Reconsideration denied December 22, 2010.
Entitled the “Medical Independence Act,” sponsored by petitioner Our Water-Our Choice (Clerk’s Papers (CP) at 220-21), and the “Water Additives Safety Act,” sponsored by petitioner Protect Our Waters (CP at 222-23).
I use the term “optional” to mean chemicals added for purposes other than ensuring safe drinking water.
For example, the chapters cited regulate “Water Service Connection Charges” (ch. 13.32 Port Angeles Municipal Code); “Water Service Turnons and Turnoffs” (ch. 13.36 Port Angeles Municipal Code); “Water Rates” (ch. 13.44 Port Angeles Municipal Code), etc. Nothing in these chapters regulates potability, chemical contaminants, or fluoride.
“The rules of this chapter are specifically designed to ensure:. .. [provision of safe and high quality drinking water in a reliable manner and in a quantity suitable for intended use.”
The Water Additives Safety Act states:
This ordinance does not regulate chemicals added to water to make water safe or potable.
This ordinance requires that any substances which are added with the intention of treating people, not the water, must meet existing health-based standards ....
CP at 222-23 (emphasis added).
Respondents have conceded that the decision to fluoridate was spurred by local health care professionals who thought fluoridation would produce a measurable benefit for a significant portion of the population.
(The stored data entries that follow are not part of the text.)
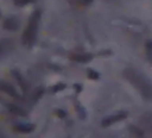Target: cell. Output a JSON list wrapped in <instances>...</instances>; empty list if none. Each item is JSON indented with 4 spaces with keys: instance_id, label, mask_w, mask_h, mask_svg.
I'll return each instance as SVG.
<instances>
[{
    "instance_id": "cell-1",
    "label": "cell",
    "mask_w": 152,
    "mask_h": 138,
    "mask_svg": "<svg viewBox=\"0 0 152 138\" xmlns=\"http://www.w3.org/2000/svg\"><path fill=\"white\" fill-rule=\"evenodd\" d=\"M37 18H38V13H36L34 15H32L30 23H28V26L26 29V32L24 34V38L26 42H30L33 39L34 37V33H36V29H37Z\"/></svg>"
},
{
    "instance_id": "cell-2",
    "label": "cell",
    "mask_w": 152,
    "mask_h": 138,
    "mask_svg": "<svg viewBox=\"0 0 152 138\" xmlns=\"http://www.w3.org/2000/svg\"><path fill=\"white\" fill-rule=\"evenodd\" d=\"M15 1H17V4L23 5V4H27V2H30L31 0H15Z\"/></svg>"
}]
</instances>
See Br. of Resp’ts at 7.
RCW 35A.11.020 states, “The legislative body of each code city shall have all powers possible .... By way of illustration and not in limitation, such powers may be exercised . . . , including operating and supplying of utilities and municipal services commonly or conveniently rendered by cities or towns.” (Emphasis added.)
1000 Friends concerned the Growth Management Act, chapter 36.70A RCW.